Herb Washington

Positions:
Bats: R Throws: R
Height: 72 Weight: 170
Born: Friday, November 16, 1951 in Belzonia, MS USA
Died: in ,
Debut: 4/4/1974
Last Game: 5/4/1975
Full Name: Herbert Lee Washington

Herb Washington. The only “Designated Runner” in MLB History. No at Bats. No appearances in the field. Only non-pitcher to have more game appearances than at bats.
Washington’s 1975 Topps baseball card is the only baseball card ever released that uses the “pinch runner” position label.

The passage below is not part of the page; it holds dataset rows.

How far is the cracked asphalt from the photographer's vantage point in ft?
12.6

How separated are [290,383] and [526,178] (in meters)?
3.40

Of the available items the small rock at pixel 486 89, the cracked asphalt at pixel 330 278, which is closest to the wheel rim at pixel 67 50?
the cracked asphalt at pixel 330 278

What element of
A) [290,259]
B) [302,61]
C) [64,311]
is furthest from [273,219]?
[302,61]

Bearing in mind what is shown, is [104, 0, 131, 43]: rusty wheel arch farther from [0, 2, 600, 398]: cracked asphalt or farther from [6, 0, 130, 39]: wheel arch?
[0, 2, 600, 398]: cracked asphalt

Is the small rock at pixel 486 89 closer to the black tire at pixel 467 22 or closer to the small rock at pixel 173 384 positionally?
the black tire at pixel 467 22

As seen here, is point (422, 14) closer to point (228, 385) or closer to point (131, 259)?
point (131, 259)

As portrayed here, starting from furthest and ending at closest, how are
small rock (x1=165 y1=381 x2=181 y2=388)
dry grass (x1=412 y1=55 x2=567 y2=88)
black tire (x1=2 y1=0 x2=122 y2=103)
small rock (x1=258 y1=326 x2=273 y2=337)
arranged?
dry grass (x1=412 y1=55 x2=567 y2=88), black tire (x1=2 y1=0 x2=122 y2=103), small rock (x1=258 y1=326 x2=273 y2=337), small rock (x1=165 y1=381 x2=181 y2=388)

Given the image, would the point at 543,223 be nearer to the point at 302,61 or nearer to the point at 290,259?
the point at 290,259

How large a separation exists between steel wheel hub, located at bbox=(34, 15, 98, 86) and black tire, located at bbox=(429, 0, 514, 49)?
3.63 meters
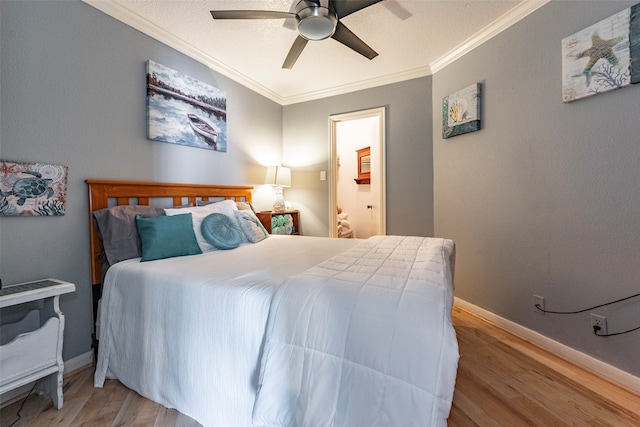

In 1974, Washington was tapped by Oakland A’s owner Charlie Finley to become the team’s “designated runner”. Finley and Washington worked out a one-year $45,000 contract with a $20,000 signing bonus. The contract had an unusual clause requiring Washington to grow facial hair before the beginning of the season. Washington had difficulty growing a full mustache, so he used an eyebrow pencil to simulate full facial hair.

Despite having no professional baseball experience, and having last played baseball in high school, Washington was a member of the Athletics 1974 World Series championship team. Finley announced that he would utilize Washington as a “designated runner” and that he did not expect Washington to develop other baseball skills. Washington received coaching on baserunning from Maury Wills. Though Washington’s teammates recognized his speed, he received a mixed reception from them because of his unusual background. Reggie Jackson said, “He’s a great athlete, but he’s not a baseball player.” Pitcher Rollie Fingers said that he thought the idea was “a little crazy” but that Washington “could run like crazy”. Bert Campaneris said that the team could count on Washington to steal a base when needed.

Before the 1974 World Series, team captain Sal Bando said that he did not think Washington should be used in the World Series, noting that Washington might not have a second chance to make up for any mistakes committed during the series. Appearing as a pinch-runner for Joe Rudi in game two of the World Series, Washington was picked off first base in a crucial ninth-inning situation by Dodgers reliever Mike Marshall.

Early in the 1975 season, Washington was released. Before the season, the Athletics had acquired Don Hopkins, a pinchrunning specialist who could also appear in the outfield. The Athletics also had acquired a second pinchrunning specialist, Matt Alexander, just before Washington’s release.

Washington played in 105 MLB games without batting, pitching, or fielding, playing exclusively as a pinch runner. He had 31 stolen bases in 48 attempts and scored 33 runs during his short career. Washington is one of only seven players to have more game appearances than plate appearances, presumably excluding starting pitchers who played primarily for the American League, and relief pitchers.

Washington’s 1975 Topps baseball card is the only baseball card ever released that uses the “pinch runner” position label.